A identidade digital é uma continuação da autoexpressão e, no futuro, será o nosso ativo mais importante. Para usar a identidade digital para viver digitalmente, é claro, você deve usar itens digitais. No entanto, como os itens digitais estão livres de limitações físicas, podem ser facilmente copiados indefinidamente e é tecnicamente impossível distinguir réplicas de itens originais. Na verdade, esse recurso é inconsistente com nossa compreensão normal dos itens e cenários de uso na vida real. Na realidade, cada item é diferente. Mesmo que seja um produto produzido em massa, o que me pertence é diferente daquele vendido na loja.

A tecnologia Web 3.0 trouxe de volta algumas das características que os itens perderam no mundo digital. Se eu comprar uma coleção digital publicada na rede Web 3.0, mesmo que a imagem correspondente possa ser copiada inúmeras vezes, todos sabem que apenas aquela que está em minhas mãos é a coleção original. Em muitos cenários, apenas o que tenho será verdadeiramente reconhecido. . Eu escrevo um artigo e publico na rede Web 3.0. Não importa como seja copiado, as pessoas sempre saberão que este é o original digital que foi publicado pela primeira vez por mim. Isto alterou as características subjacentes dos produtos de consumo digitais, permitindo assim um grande número de cenários digitais que eram impossíveis de alcançar no passado. Na verdade, esses cenários vão muito além do consumo. Hoje não entraremos em detalhes. Vamos tomar a Nike como representante para falar brevemente sobre os produtos de moda digital que acredito que estão prestes a florescer.

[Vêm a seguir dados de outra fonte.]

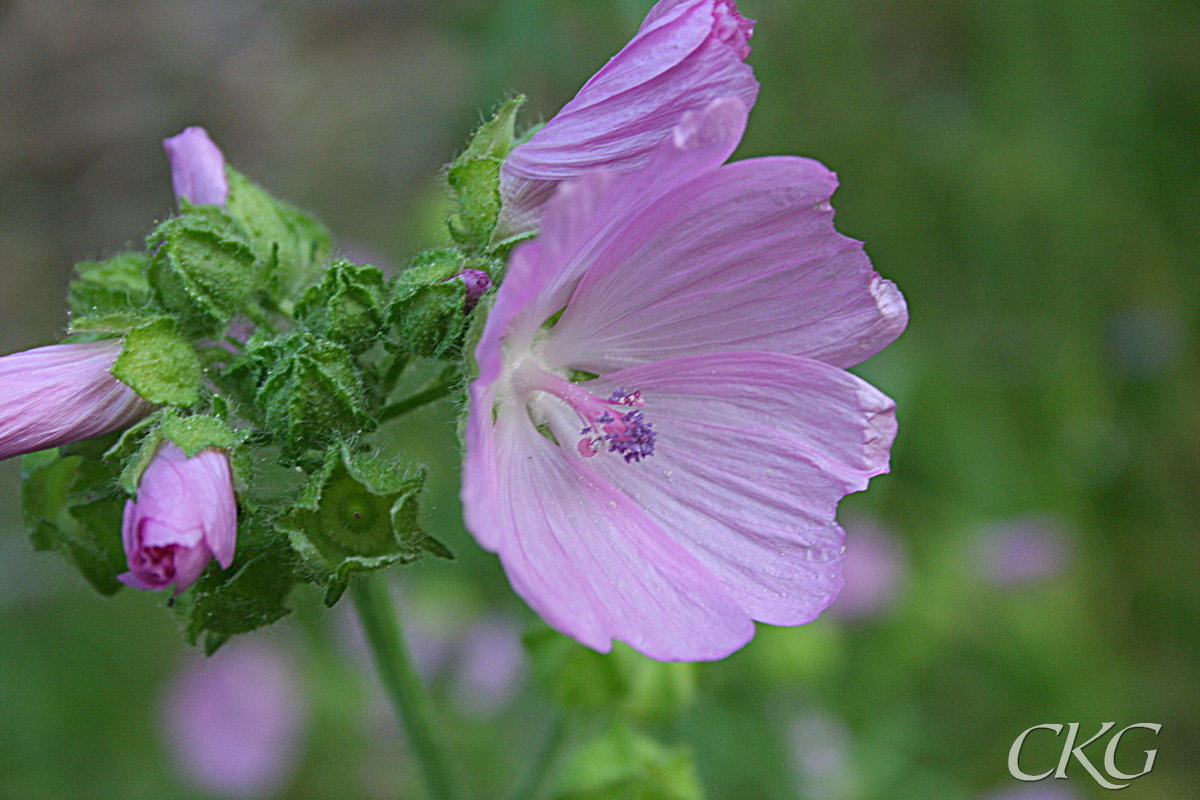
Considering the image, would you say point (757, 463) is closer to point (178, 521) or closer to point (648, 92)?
point (648, 92)

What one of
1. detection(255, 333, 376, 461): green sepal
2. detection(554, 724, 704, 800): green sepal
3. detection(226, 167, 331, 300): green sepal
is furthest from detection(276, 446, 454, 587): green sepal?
detection(554, 724, 704, 800): green sepal

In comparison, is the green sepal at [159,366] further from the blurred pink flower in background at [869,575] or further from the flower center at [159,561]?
the blurred pink flower in background at [869,575]

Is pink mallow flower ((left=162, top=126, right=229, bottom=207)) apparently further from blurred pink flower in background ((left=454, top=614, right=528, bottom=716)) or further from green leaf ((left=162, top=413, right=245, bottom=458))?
blurred pink flower in background ((left=454, top=614, right=528, bottom=716))

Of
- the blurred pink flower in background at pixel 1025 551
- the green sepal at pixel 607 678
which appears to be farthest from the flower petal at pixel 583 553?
the blurred pink flower in background at pixel 1025 551

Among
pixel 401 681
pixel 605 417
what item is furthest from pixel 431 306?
pixel 401 681

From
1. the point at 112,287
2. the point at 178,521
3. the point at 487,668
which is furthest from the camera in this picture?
the point at 487,668

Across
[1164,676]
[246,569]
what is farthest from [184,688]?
[1164,676]

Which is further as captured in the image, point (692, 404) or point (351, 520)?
point (692, 404)

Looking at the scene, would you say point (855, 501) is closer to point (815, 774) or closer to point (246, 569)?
point (815, 774)
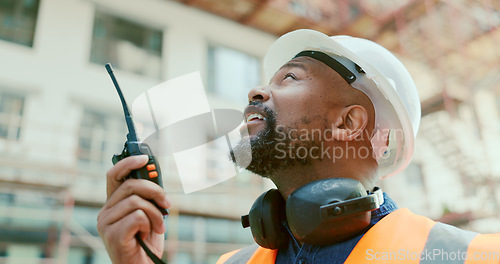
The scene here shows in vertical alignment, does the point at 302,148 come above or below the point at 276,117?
below

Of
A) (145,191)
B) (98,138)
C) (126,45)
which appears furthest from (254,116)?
(126,45)

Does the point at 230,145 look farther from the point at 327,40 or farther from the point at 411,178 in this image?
the point at 411,178

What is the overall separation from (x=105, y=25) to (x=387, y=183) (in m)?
8.02

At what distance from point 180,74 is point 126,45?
1412 millimetres

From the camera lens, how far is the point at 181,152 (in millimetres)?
1332

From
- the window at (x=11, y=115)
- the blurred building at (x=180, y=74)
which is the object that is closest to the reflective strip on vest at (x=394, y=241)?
the blurred building at (x=180, y=74)

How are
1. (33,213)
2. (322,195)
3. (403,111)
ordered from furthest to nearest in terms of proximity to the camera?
1. (33,213)
2. (403,111)
3. (322,195)

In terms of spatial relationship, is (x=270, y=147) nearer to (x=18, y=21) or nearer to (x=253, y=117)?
(x=253, y=117)

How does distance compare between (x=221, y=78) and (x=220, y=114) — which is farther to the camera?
(x=221, y=78)

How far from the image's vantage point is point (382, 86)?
1603 millimetres

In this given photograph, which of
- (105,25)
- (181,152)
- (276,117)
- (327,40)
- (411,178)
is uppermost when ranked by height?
(105,25)

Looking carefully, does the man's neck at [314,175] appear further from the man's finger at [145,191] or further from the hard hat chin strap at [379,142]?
the man's finger at [145,191]

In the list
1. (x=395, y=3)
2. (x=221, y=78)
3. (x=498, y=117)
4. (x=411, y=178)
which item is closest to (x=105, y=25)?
(x=221, y=78)

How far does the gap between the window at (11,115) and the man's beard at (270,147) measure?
6366 mm
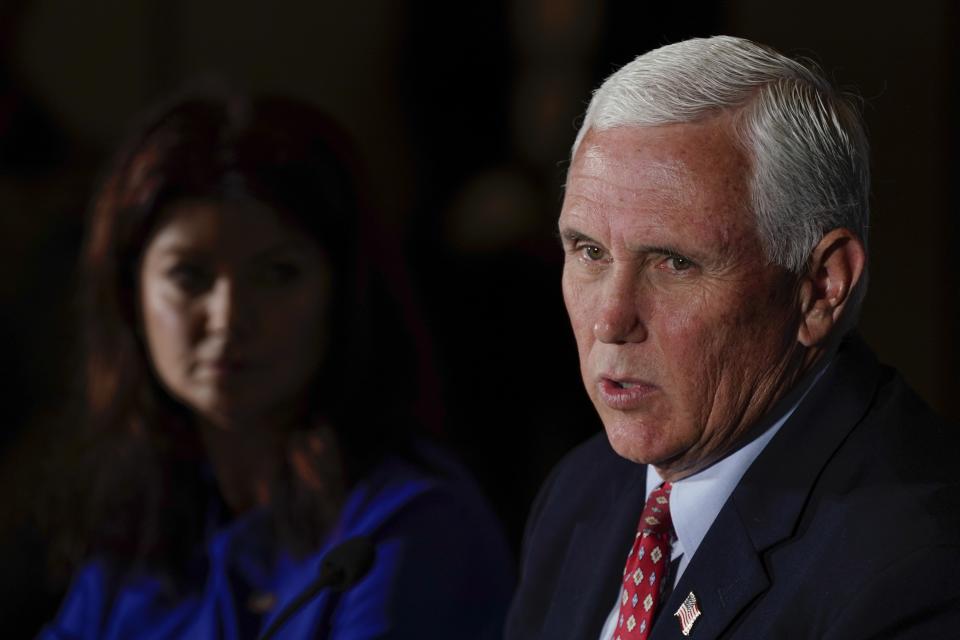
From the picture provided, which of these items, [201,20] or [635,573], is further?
[201,20]

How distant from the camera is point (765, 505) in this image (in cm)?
126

A Nike foi uma das primeiras marcas a demonstrar interesse no espaço digital e nas mercadorias. Ela registrou marcas comerciais para tênis e roupas virtuais desde muito cedo e vendeu um grande número de produtos digitais por meio de plataformas tradicionais da Internet, como Roblox. À medida que a Nike entra no campo da Web 3.0, a Nike também obteve com sucesso quase 200 milhões de dólares americanos em receitas relacionadas nos últimos dois anos e estabeleceu um estúdio virtual da Nike para se concentrar na Web 3.0 e nos negócios relacionados ao metaverso.

A exploração da Nike no campo da Web 3.0 vai muito além da venda de alguns tênis virtuais. A Nike também está experimentando a emissão de gêmeos digitais físicos de calçados baseados na tecnologia da Web 3.0. Um calçado pode ser usado como um item de moda virtual na Internet e eventualmente será usado. ser produzido como um objeto físico para uso dos consumidores, no processo, os consumidores também podem personalizá-lo até certo ponto.

Em novembro passado, a Nike lançou sua mais recente plataforma Web 3.0, um shopping virtual de tênis – Nike.swoosh.

A Nike espera que o shopping se torne um futuro lar para a venda de tênis, roupas e acessórios virtuais, e transforme o shopping liderado pela empresa em um shopping liderado pela comunidade. Os consumidores não só poderão comprar, exibir e revender tênis virtuais aqui, como também desbloquearão eventos especiais e se comunicarão diretamente com os designers dos tênis adquiridos. Trabalhe até mesmo com outros entusiastas para projetar e criar novos tênis e compartilhar os lucros das vendas. Tal como muitos consumidores esperam, aqui, “a compra de bens virtuais não é o fim da viagem, mas o início da viagem”.

Na minha opinião, a Web 3.0 é uma nova Internet aberta na qual os consumidores podem mergulhar nos seus activos digitais e identidades digitais e viajar sem problemas pelos mundos online e offline. Esta será a mudança subjacente no comportamento do consumidor.

(O autor é Curiousjoe, um pesquisador transfronteiriço sobre política internacional e criptomoeda.)